After the story was picked up by media around the world, Dr Kenny said he had been flooded with international applications from countries including Bosnia, India and Brazil - but most were "trash".
He declined to be interviewed for this story.
Hugh Kininmonth, chief executive of Hauraki Primary Health Organisation, of which Dr Kenny's clinic is a member, said applications had come from "virtually half the countries of the world. There are about four or five pretty serious contenders. I'm reasonably confident there is a solution in the offing".

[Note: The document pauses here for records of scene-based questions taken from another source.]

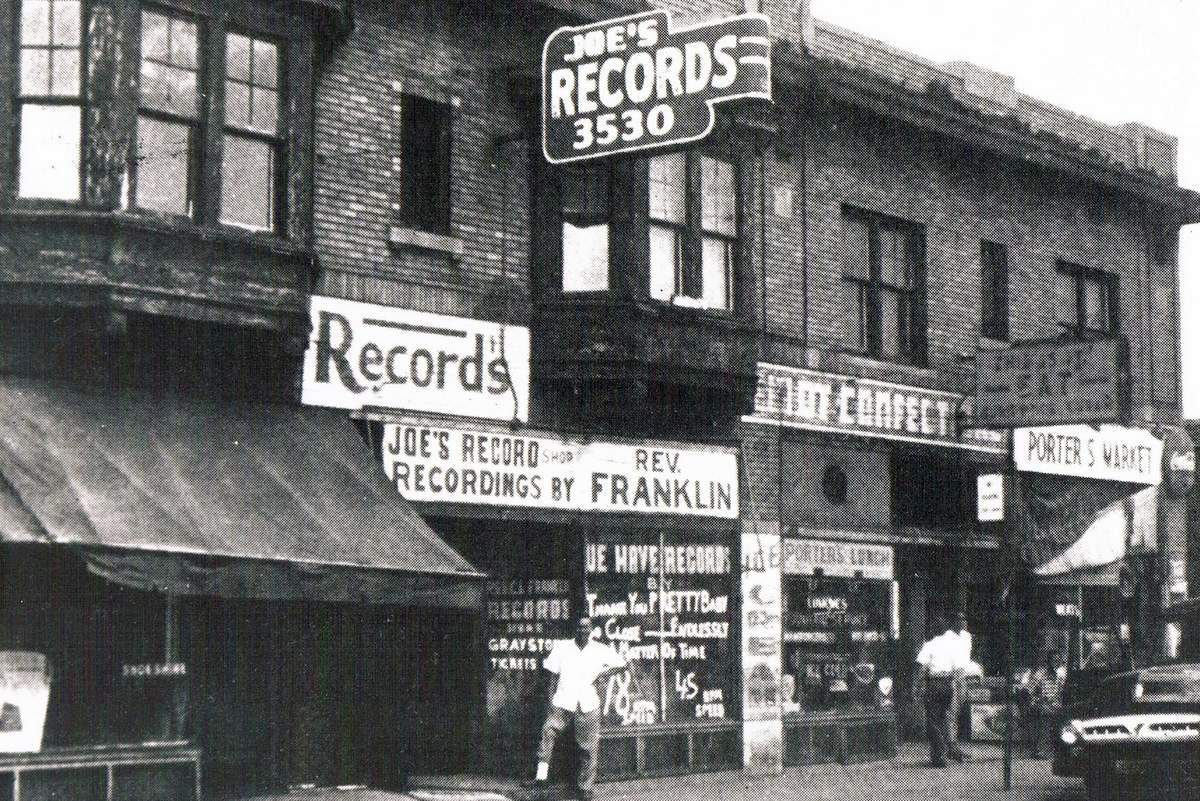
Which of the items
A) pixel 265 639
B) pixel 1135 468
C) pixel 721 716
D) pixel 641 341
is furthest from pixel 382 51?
pixel 1135 468

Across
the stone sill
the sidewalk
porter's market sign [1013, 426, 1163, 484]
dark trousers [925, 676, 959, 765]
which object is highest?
the stone sill

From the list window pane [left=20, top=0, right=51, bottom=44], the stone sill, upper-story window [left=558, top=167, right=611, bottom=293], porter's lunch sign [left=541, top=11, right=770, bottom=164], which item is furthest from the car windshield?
window pane [left=20, top=0, right=51, bottom=44]

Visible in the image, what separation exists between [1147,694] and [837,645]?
588 cm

All of the short-listed applicants were in New Zealand; some were foreign-trained, some did their medical training in New Zealand.
Tokoroa Family Health is in the Government's "very-low-cost-access", free under-6 and free under-13 schemes, which provide higher state subsidies in return for keeping fees low or, in the case of the child schemes, not charging fees at all. The clinic's published fees are zero for children to age 17, and $16 for older teens and adults - lower than the permitted fees, which are a maximum of $12 for children aged 13 to 17, and $17.50 for adults.
"The partners have been very conscious of the low-income status of their population and have done everything they can to keep [fees] as low as possible," said Mr Kininmonth.
He estimated clinics in the very-low-cost-access scheme receive 70 to 90 per cent of their income from per-patient "capitation" payments from the Government, which range from $63.65 to $591.89 a year, depending on the gender, age and other factors of enrolled patients.